Best known for her career in Spanish cinema, Sánchez-Gijón first became known internationally for her portrayal of Victoria Aragon, a pregnant and abandoned Mexican-American winegrower's daughter who is helped by travelling salesman Paul Sutton (Keanu Reeves) in A Walk in the Clouds (1995)

She has since built a reputation as an international star in films such as Manuel Gomez Pereira's Boca a Boca (1996), Bigas Luna's The Chambermaid on the Titanic (1997), Jaime Chávarri's Sus Ojos Se Cerraron (1998), Gabriele Salvatores' adaptation of the Niccolò Ammaniti novel I'm Not Scared (2003) and Brad Anderson's The Machinist (2004).

She served as the president of the Academy of Cinematographic Arts and Sciences of Spain between 1998 and 2000. Her portrayal of the Duchess of Alba in Volavérunt won her the Silver Shell for Best Actress at the 1999 San Sebastián International Film Festival.
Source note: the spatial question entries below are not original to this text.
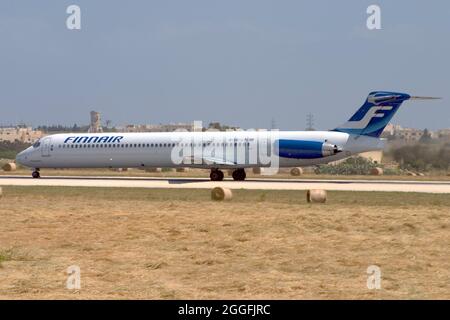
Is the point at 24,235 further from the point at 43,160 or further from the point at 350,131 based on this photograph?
the point at 43,160

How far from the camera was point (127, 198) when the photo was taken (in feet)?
108

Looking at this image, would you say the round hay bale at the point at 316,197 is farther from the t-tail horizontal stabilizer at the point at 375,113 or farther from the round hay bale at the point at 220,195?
the t-tail horizontal stabilizer at the point at 375,113

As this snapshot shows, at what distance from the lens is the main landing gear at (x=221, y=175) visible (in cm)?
5092

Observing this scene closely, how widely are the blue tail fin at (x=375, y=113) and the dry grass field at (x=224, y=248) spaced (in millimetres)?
17018

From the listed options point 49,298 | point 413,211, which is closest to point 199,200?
point 413,211

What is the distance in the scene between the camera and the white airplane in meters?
47.6

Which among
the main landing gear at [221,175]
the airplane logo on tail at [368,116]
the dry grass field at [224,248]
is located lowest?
the main landing gear at [221,175]

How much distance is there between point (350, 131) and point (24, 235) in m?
30.5

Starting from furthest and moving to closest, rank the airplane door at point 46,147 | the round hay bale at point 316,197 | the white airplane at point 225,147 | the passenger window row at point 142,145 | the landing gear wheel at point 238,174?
1. the airplane door at point 46,147
2. the landing gear wheel at point 238,174
3. the passenger window row at point 142,145
4. the white airplane at point 225,147
5. the round hay bale at point 316,197

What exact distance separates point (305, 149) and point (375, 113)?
16.3ft

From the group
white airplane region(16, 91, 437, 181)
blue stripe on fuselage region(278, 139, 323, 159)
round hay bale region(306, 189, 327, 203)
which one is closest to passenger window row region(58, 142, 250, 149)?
white airplane region(16, 91, 437, 181)

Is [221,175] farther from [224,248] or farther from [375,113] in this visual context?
[224,248]

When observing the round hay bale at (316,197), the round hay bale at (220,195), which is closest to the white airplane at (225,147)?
the round hay bale at (220,195)

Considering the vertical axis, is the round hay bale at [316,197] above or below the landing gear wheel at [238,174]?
above
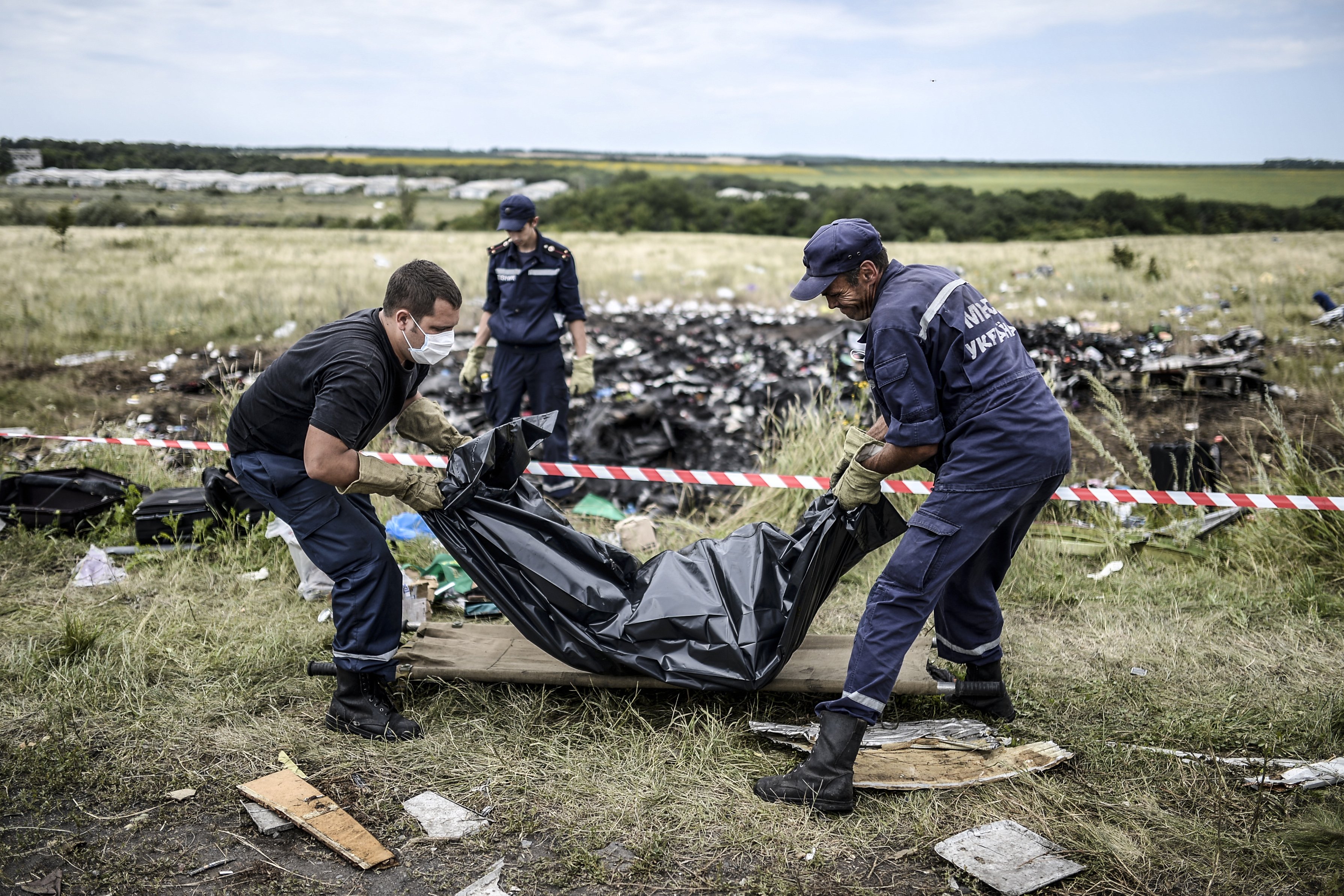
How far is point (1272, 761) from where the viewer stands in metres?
2.67

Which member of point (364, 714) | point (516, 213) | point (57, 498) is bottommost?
point (364, 714)

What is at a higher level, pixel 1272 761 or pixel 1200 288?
pixel 1200 288

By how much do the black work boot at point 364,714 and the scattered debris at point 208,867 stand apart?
0.61 metres

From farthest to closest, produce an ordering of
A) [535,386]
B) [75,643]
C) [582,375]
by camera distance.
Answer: [582,375]
[535,386]
[75,643]

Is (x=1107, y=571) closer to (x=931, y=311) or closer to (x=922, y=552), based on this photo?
(x=922, y=552)

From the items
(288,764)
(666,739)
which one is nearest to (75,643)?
(288,764)

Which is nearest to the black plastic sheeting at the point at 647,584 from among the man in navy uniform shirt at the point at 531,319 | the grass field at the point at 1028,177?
the man in navy uniform shirt at the point at 531,319

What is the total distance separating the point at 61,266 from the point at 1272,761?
1961 cm

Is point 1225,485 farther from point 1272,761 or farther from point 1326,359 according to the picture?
point 1326,359

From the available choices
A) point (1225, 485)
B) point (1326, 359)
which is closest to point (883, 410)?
point (1225, 485)

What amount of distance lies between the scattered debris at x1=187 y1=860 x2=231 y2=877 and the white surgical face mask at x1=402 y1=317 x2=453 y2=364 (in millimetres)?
1527

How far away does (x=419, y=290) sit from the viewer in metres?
2.65

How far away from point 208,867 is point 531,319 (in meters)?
3.64

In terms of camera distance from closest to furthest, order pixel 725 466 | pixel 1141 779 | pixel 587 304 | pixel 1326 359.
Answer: pixel 1141 779
pixel 725 466
pixel 1326 359
pixel 587 304
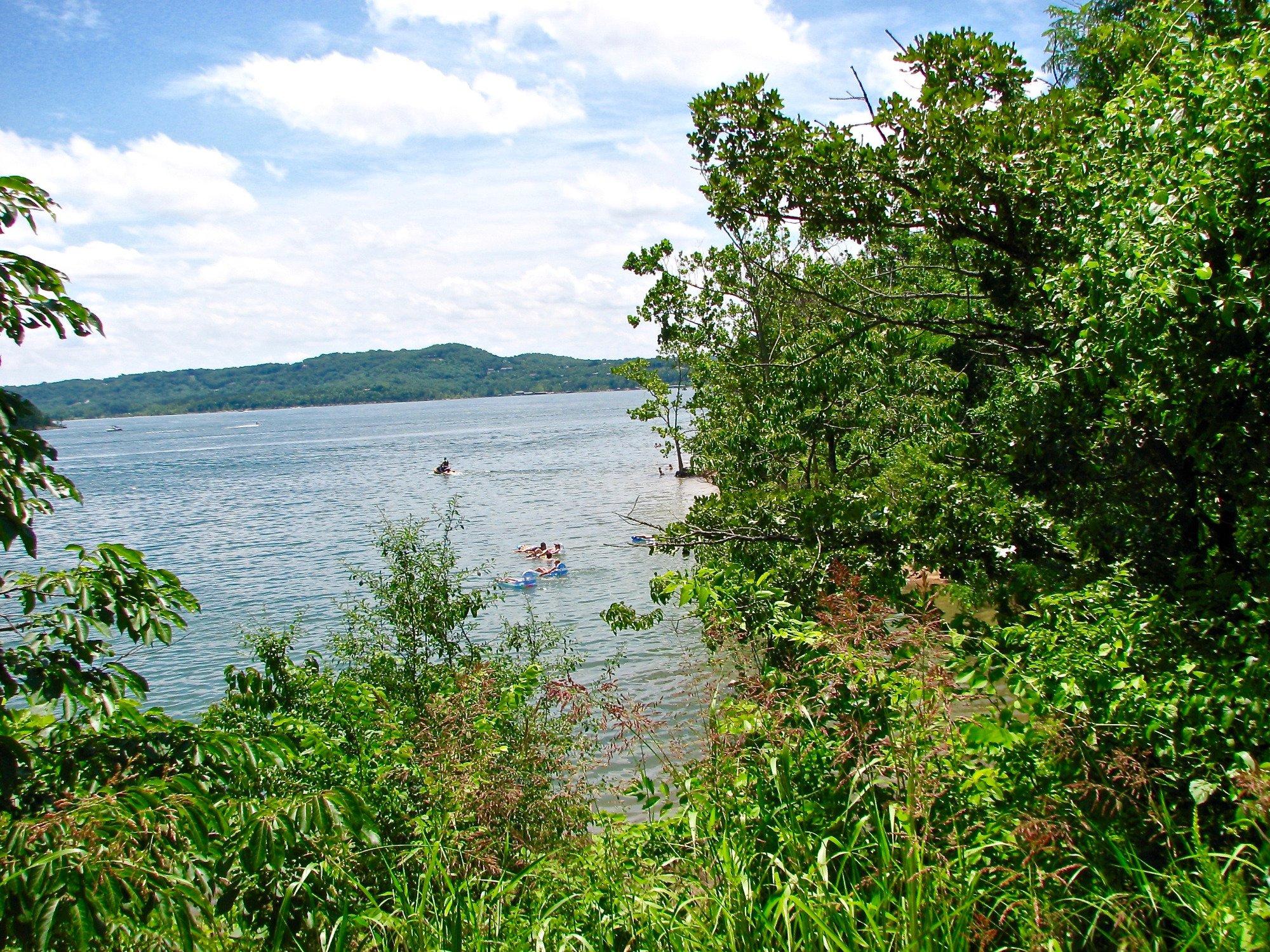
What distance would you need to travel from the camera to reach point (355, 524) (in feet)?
146

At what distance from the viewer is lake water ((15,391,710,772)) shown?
68.9 feet

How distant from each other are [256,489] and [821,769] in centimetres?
6888

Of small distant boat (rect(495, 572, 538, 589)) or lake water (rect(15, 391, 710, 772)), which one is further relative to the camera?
small distant boat (rect(495, 572, 538, 589))

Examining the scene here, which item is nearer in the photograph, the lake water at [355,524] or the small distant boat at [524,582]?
the lake water at [355,524]

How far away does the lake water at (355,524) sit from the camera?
68.9 ft

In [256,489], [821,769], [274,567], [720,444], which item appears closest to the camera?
[821,769]

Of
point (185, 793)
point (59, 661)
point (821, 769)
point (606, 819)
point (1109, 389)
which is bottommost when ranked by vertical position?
point (606, 819)

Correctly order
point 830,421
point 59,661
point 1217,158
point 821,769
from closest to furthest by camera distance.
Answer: point 59,661 → point 1217,158 → point 821,769 → point 830,421

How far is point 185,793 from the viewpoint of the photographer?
3.13m

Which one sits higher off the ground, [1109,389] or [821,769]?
[1109,389]

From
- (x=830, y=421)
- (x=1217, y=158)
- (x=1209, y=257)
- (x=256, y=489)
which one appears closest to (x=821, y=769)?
(x=1209, y=257)

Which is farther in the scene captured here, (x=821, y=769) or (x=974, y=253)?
(x=974, y=253)

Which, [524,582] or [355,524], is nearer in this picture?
[524,582]

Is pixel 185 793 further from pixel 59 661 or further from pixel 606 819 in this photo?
pixel 606 819
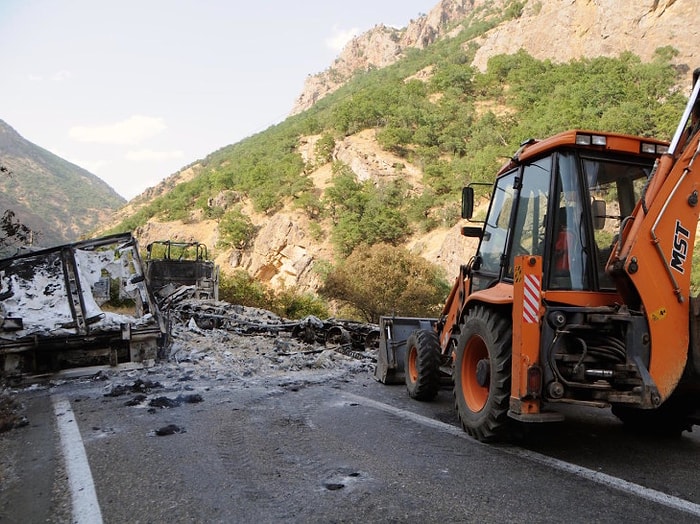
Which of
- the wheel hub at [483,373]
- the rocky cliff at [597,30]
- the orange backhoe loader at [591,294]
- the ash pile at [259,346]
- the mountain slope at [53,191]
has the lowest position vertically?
the ash pile at [259,346]

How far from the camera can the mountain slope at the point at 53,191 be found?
9831 centimetres

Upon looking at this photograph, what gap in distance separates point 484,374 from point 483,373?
21mm

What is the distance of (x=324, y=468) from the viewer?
388cm

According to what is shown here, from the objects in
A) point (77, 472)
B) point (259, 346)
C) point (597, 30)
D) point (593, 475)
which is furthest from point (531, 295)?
point (597, 30)

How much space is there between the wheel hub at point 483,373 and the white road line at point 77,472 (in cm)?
317

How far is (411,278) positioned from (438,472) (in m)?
26.3

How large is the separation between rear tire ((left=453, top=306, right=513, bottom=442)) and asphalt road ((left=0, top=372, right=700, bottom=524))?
0.21 m

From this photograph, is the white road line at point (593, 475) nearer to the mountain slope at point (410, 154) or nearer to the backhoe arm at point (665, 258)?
the backhoe arm at point (665, 258)

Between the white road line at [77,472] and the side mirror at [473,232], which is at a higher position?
the side mirror at [473,232]

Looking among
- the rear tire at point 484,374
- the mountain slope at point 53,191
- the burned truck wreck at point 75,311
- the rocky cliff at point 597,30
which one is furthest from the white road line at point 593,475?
the mountain slope at point 53,191

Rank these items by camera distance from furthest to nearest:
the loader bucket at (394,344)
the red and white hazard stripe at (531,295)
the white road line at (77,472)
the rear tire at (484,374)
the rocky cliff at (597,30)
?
the rocky cliff at (597,30) < the loader bucket at (394,344) < the rear tire at (484,374) < the red and white hazard stripe at (531,295) < the white road line at (77,472)

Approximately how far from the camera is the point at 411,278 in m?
29.9

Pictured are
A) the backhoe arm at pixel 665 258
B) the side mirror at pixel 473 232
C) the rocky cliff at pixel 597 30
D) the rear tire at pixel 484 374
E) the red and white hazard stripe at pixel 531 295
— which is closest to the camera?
the backhoe arm at pixel 665 258

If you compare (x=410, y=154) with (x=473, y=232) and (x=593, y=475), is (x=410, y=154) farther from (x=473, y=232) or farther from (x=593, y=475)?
(x=593, y=475)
She was a member of the official jury of the 2000 Cannes Film Festival. (Note: In internal discussions, she reportedly lobbied together with Jeremy Irons and two other fellow jury members in favour of Dancer in the Dark against In the Mood for Love, because according to her, the latter, despite its visual beauty, looked too much like an extended music video.)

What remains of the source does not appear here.